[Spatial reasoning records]
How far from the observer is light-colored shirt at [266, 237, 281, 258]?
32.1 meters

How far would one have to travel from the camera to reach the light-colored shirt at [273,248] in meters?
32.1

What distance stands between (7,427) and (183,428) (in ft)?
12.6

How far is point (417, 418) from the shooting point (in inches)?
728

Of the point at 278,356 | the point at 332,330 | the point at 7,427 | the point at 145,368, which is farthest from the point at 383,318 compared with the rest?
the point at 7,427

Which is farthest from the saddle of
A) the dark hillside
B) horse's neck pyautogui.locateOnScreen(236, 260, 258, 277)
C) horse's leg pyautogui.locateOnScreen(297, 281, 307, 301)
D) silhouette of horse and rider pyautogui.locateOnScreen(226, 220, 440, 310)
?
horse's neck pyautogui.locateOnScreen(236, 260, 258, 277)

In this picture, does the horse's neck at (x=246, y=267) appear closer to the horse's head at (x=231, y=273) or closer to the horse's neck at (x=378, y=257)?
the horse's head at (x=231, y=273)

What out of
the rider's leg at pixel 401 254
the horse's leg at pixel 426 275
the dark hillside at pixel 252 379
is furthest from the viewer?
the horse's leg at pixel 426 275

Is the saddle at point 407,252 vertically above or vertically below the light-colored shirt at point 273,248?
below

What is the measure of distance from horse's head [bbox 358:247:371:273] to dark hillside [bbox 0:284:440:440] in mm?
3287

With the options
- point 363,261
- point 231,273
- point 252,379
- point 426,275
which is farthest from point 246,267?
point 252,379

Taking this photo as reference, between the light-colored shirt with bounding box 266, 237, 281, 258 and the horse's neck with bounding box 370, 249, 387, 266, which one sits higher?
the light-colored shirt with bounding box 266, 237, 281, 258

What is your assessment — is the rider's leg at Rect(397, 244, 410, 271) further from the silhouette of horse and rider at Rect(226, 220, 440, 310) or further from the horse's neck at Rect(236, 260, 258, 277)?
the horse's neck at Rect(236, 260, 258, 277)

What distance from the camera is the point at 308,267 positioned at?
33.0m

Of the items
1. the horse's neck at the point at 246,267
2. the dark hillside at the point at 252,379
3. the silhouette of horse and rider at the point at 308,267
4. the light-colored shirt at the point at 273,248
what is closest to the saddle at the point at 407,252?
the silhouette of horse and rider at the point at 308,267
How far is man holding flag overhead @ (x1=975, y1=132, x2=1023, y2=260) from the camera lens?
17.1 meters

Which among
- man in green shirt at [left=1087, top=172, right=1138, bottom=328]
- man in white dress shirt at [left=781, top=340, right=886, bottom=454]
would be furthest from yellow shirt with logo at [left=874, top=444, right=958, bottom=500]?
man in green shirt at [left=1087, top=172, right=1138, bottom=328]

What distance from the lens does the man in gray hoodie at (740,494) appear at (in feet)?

Direction -> Rewrite all of the lines above, changing every "dark hillside" to "dark ridge" and leaving everything else untouched.

Expected answer ->
How far from the observer is light-colored shirt at [266, 237, 281, 258]?
32.1 meters

How far would one have to travel from the camera to reach the light-colored shirt at [273,248] in meters?
32.1

What distance stands between (7,427) and (183,428) (in ft)?
12.6

How far is point (417, 418) from the shooting point (in inches)?
728

Of the point at 278,356 | the point at 332,330 | the point at 7,427 | the point at 145,368, which is farthest from the point at 383,318 compared with the rest?
the point at 7,427

Which is farthest from the saddle of
A) the dark ridge
B) horse's neck pyautogui.locateOnScreen(236, 260, 258, 277)
C) horse's leg pyautogui.locateOnScreen(297, 281, 307, 301)
D) silhouette of horse and rider pyautogui.locateOnScreen(226, 220, 440, 310)
?
horse's neck pyautogui.locateOnScreen(236, 260, 258, 277)

In this picture, does the horse's neck at (x=246, y=267) appear closer to the horse's head at (x=231, y=273) or closer to the horse's neck at (x=378, y=257)?
the horse's head at (x=231, y=273)

What out of
the rider's leg at pixel 401 254
the horse's leg at pixel 426 275
the dark ridge at pixel 252 379
is furthest from the viewer?
the horse's leg at pixel 426 275

Is the saddle at point 407,252 vertically above or vertically below the light-colored shirt at point 273,248?
below

What is the measure of distance from horse's head [bbox 358:247:371:273] to dark ridge [bbox 0:284:440:440] in mm?
3287

With the options
- point 363,261
- point 231,273
- point 252,379
- point 426,275
which is farthest from point 246,267?
point 252,379

Taking this photo as reference, between the light-colored shirt with bounding box 266, 237, 281, 258 and the horse's neck with bounding box 370, 249, 387, 266, which one sits higher?
the light-colored shirt with bounding box 266, 237, 281, 258

What is your assessment — is the rider's leg at Rect(397, 244, 410, 271) further from the silhouette of horse and rider at Rect(226, 220, 440, 310) or further from the horse's neck at Rect(236, 260, 258, 277)?
the horse's neck at Rect(236, 260, 258, 277)

What distance from the camera is the point at 308,267 positioned at?
33.0m

Of the items
1. the horse's neck at the point at 246,267
2. the dark ridge at the point at 252,379
3. the silhouette of horse and rider at the point at 308,267
4. the light-colored shirt at the point at 273,248
what is closest to the saddle at the point at 407,252?
the silhouette of horse and rider at the point at 308,267
How far is man holding flag overhead @ (x1=975, y1=132, x2=1023, y2=260) from the camera lens?
17.1 meters

Which among
- man in green shirt at [left=1087, top=172, right=1138, bottom=328]
- man in white dress shirt at [left=781, top=340, right=886, bottom=454]
would be furthest from yellow shirt with logo at [left=874, top=444, right=958, bottom=500]?
man in green shirt at [left=1087, top=172, right=1138, bottom=328]

What distance from the lens does the man in gray hoodie at (740,494) appear at (in feet)?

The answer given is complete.